_Text_

CRS Panel - Production commands.

Those buttons are at the bottom of the main panel.

The first two buttons are meant so simnplify navigating among the jobs:

* "select jobs" - this button is used to select jobs which contain a particular string in the name. Let us assume that you want to select all jobs which have string "abc" in the name. Type "abc" in the input field next to "select jobs" button. Then click "select jobs". All jobs which have "abc" as part of name will become highlighted.

* "print selected" - opens a text window with names of highlighted jobs. The names can be then cut and paste to any text file.

The "Loader options" buttons starts loader panel, which steers the behaviour of the job loader.

The buttons on the loader panel:

* Loader status/loader enable, loader disable - give status of the loader, start and stop it.

* Load by name/ load by creation time - chooses if loader should load jobs according to their names or creation times.

* Buttons below decide from which queues should the loader pic jobs. To stop loading from a particular queue depress its button.

The "project history" shows history of the code development. It helps the user to figure out which version of CRS he is now using.

The "production status" shows the snapshot of the production. It does the same thing as the "farmstat" command in the line mode.

"production history" gives a list of jobs which were executed by CRS and their statuses and times of completion.

"for experts button" opens a panel which gives the user some commands to check status of CRS daemons. From that panel you can start/stop loader daemon (this can be done from the loader panel as well), check the status and start/stop the logbook manager daemon and ping the hpss daemons.

"refresh" button refreshes the status of jobs shown in CRS panel.

"Semaphores" button opens the semaphores panel. From this panel users can open/close the production semaphores.

"Help" button gives listing of available help.

"Exit" button closes CRS panel.

CRS Administrator Manual

CRS Machines.

CRS Submit Machines.

There are currently 3 rcrs machines from which users can submit their jobs: rcrsuser2, rcrsuser3 and rcrsuser4. Jobs can be seen from any of the submit machines, however they can be killed only from machine from which they were submitted. For that reason experiments should stick to the assigned machines and do not run production elsewhere.

In the future it might become possible to set up CRS in such a way that all experiments can use all submit machines without restrictions, however at this point it is not possible due to condor/kerberos related issues.

CRS Execution machines.

The jobs are executed on the rcrs nodes (and the rcas nodes for STAR). Users are not supposed to logon to those machines.

Condor

CRS uses Condor as it's job execution backend. Condor has some configuration options turned on to allow the CRS software to interface with it. The CRS software depends on the CPU_Speed and CPU_Type flags advertised by machines. These flags allows the CRS software to divide jobs into groups that seek out all or a subset of available machines. Condor also uses the CRS_Turn_Off flag in the start expression for CRS machines to determine if it should start any CRS jobs on a node. The CRS software can toggle this flag for one or more nodes in the pool. Note that this is different than Turn_Off which applies to all jobs. In the case of STAR and PHENIX there is no difference but BRAHMS and PHOBOS run both CRS and Analysis on their nodes.

The three submit machines have daemons running for all four experiments. The CRS software interfaces with the software by using the CONDOR_CONFIG variable. The daemons can be controlled using the /home/condor/condorctl tool. For more information on Condor please see the administrator documentation for Condor.

_Work request_
Continue the CRS manual text from its last sentence, keeping the style of the administrator section.

_Source data_
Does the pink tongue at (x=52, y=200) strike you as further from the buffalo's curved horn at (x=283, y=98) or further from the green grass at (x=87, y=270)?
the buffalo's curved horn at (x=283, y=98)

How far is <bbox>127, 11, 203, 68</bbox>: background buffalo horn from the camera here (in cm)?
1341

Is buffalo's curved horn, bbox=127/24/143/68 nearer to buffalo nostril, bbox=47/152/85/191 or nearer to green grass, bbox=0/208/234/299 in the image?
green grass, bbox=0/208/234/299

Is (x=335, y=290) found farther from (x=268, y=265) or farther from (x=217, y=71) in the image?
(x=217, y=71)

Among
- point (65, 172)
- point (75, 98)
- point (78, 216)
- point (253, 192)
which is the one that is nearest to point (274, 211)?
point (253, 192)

---

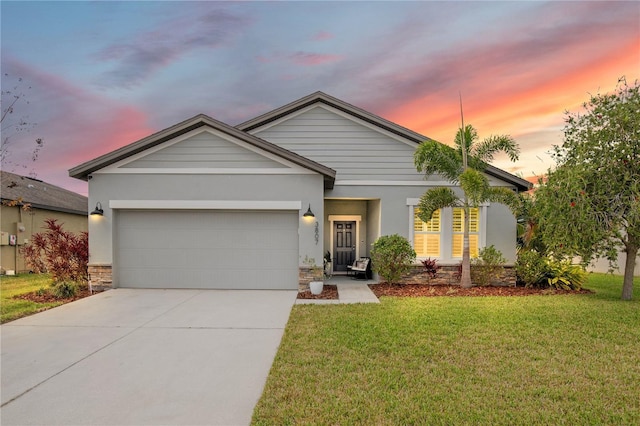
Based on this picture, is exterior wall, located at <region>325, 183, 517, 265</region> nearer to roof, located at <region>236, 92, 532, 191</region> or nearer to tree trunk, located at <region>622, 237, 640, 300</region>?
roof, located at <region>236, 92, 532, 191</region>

_Answer box_
HPSS Interface (ORBS machine).

The programs which run the interface between CRS and HPSS tape storage are located on rcfmon02 machine. Each experiment has an account on this node. (bramreco, phobreco, phnxreco and starreco as well as rcfreco).

Users are not supposed to logon to this machine.

The ORBS code is stored in directory ~/Batch/bin. To learn how to start and reset it go here.

The HPSS requests are submitted, and their status is obtained, through four subdirectories of directory ~/Batch: input,working,output and bad.

When user wants to submit a request he has to create a request file and put it to directory input. The ORBS system will pick a file and move it to directory working (and will start processing the request). When the request is done (either data is staged or stage failed) it will move the file to directory output. If the request file has bad format it will be moved to directory bad.

In normal circumastances the HPSS interface daemons listen to requests comming from jobs, and upon receiving them, they either create a request file and store it in input directory (if job wants to submit request), or check what is the current status of a given request (if job wants to inquire about a particular request) or return to the job requests status and delete the request file (if the request completed and is in output directory).

Sometimes it can happen that a CRS job has submitted an HPSS request, and then was killed. In such case the HPSS request is present in ORBS, however its parent job is missing. Such HPSS request is called "orphaned". To clean orphaned HPSS requests go here.

Code Organisation

The CRS code is written in Python.

The code is stored on submit machines in directories ~/newcrs/bin/

In python, when a code consists from several files stored in several modules the component modules are loaded using "import" statement. This works fine if the code is stored on one node.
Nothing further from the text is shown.